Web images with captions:
>>>>>
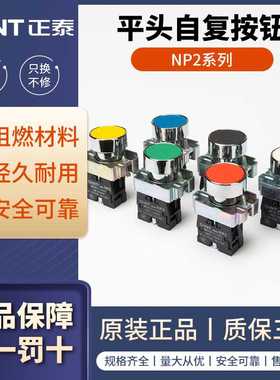 NP2-BA31按钮开关自复位平钮绿色红色一常开常闭22mm点动启动
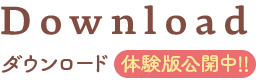 ダウンロード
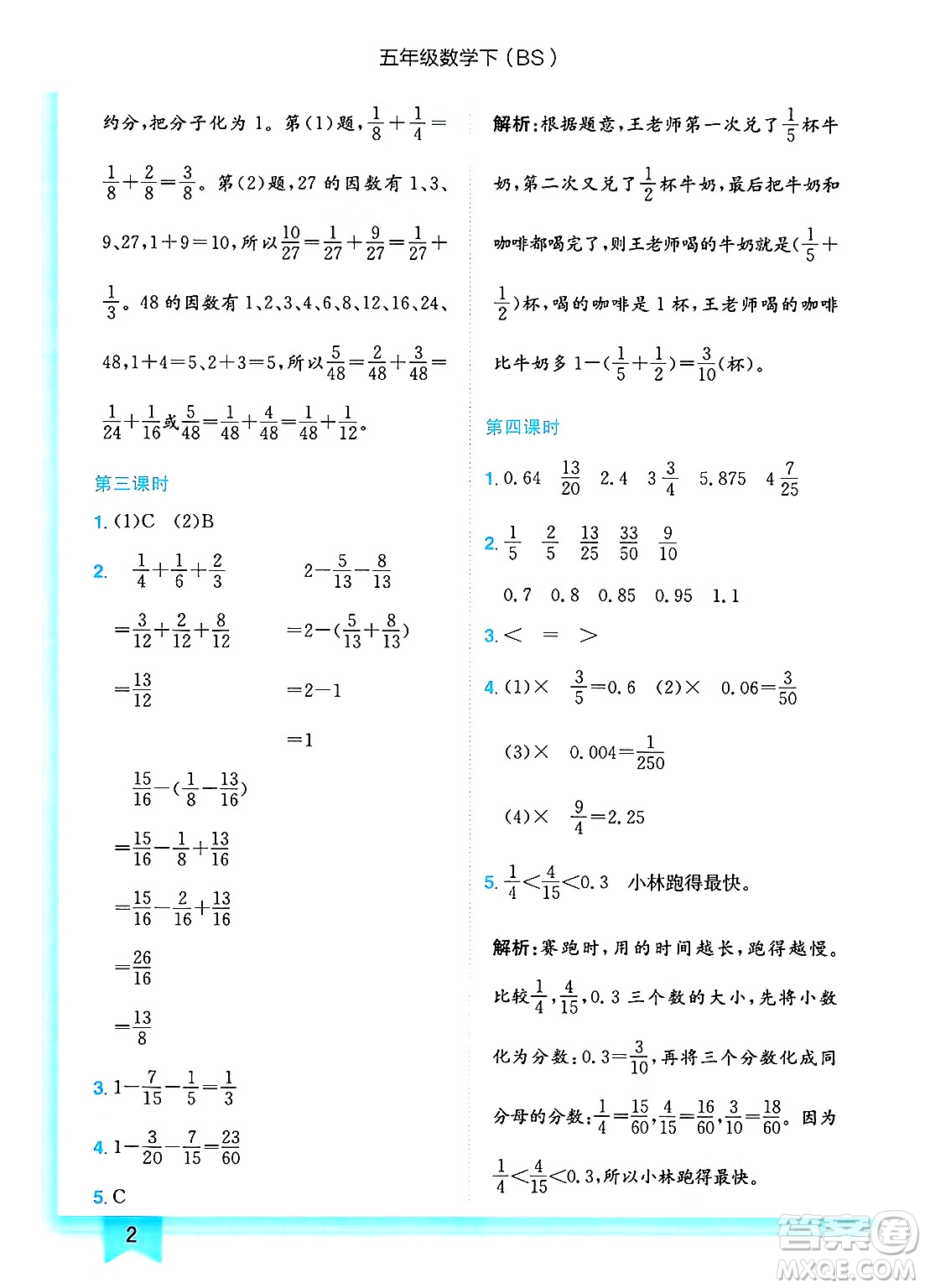 龍門書局2025年春黃岡小狀元作業(yè)本五年級數(shù)學(xué)下冊北師大版答案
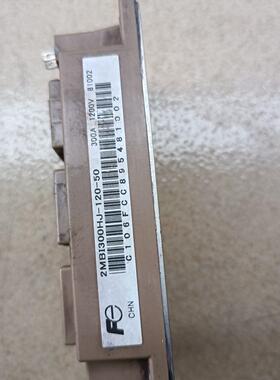 模块2MBI300HJ-120-50 300A 1200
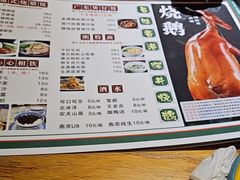 -昌勝香港深井烧鹅(新年华店)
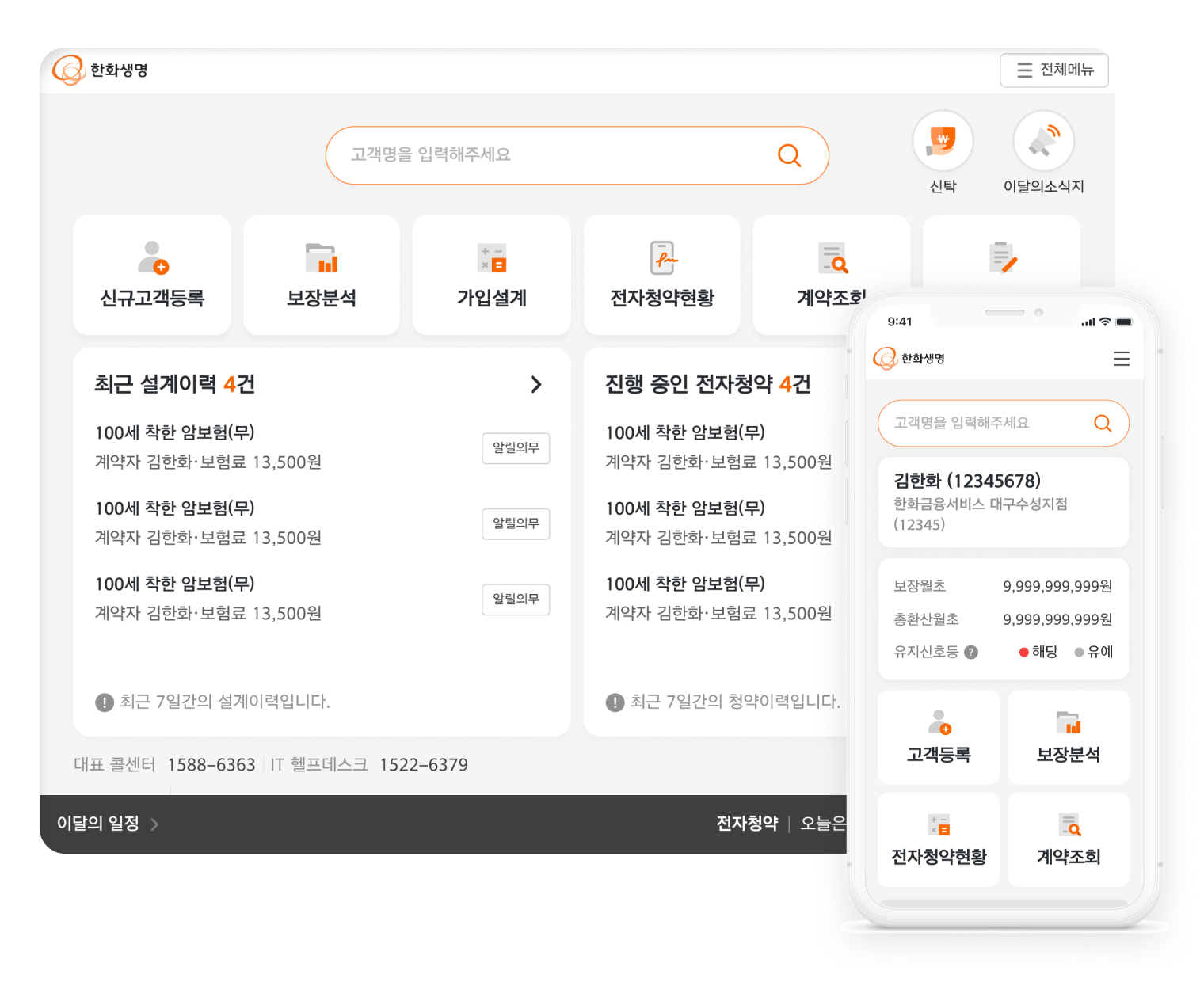 태블릿과 모바일에서 실행 중인 FP플래너 앱 화면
<<<<<
**Directive**
Copy the text of every line in the data above character for character, leaving out the pictures.

**Response box**
 NP2-BA31按钮开关自复位平钮绿色红色一常开常闭22mm点动启动
 ダウンロード
 龍門書局2025年春黃岡小狀元作業(yè)本五年級數(shù)學(xué)下冊北師大版答案
 模块2MBI300HJ-120-50 300A 1200
 -昌勝香港深井烧鹅(新年华店)
 태블릿과 모바일에서 실행 중인 FP플래너 앱 화면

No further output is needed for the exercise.